The banks acknowledge in their complaint that Chicago-based Trustwave has "performed more Payment Card Industry Data Security Standard certifications than all other companies combined." The PCI standard describes how companies that handle payment card data must protect it against theft.
About 40 million credit and debit card accounts were compromised after hackers made their way into the company's payment data through a security gap attributed to its heating and air-conditioning supplier.
Trustwave declined to comment on the lawsuit. Target did not respond to inquiries regarding the lawsuit and has not spoken publicly about any of the legal actions in the wake of the breach.

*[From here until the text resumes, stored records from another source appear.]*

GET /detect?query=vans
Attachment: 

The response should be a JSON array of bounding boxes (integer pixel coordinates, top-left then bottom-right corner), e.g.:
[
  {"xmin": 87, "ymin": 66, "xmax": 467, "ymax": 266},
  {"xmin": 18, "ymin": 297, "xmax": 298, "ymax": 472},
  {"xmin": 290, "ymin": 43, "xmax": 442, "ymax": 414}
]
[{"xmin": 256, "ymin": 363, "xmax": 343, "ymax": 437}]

The banks claim Target was likely out of compliance with the PCI standard because the hack went unnoticed for 18 days, according to media reports. In previous data breaches, companies such as Heartland Payment Systems were found to be out of compliance with the PCI standard even though they had passed assessments prior to being hacked.
The complaint cites Trustwave's background and advertising itself as having "deep expertise in PCI compliance," but claims, based on "information and belief," that Trustwave told Target on Sept. 20, 2013 that its computer systems had no vulnerabilities.
Citing a New York Times report, the banks say that Target kept card data on its servers for six full days before hackers transmitted it to a separate webserver outside of Target's network.
The complaint alleges the vulnerabilities in the Target system were "either undetected or ignored by Trustwave," allowing hackers access to millions of card account and personal records.
The suit estimates that the banks will spend about $172 million reissuing credit and debit cards. Their total losses, including fraudulent charges, could hit $18 billion, according to the lawsuit.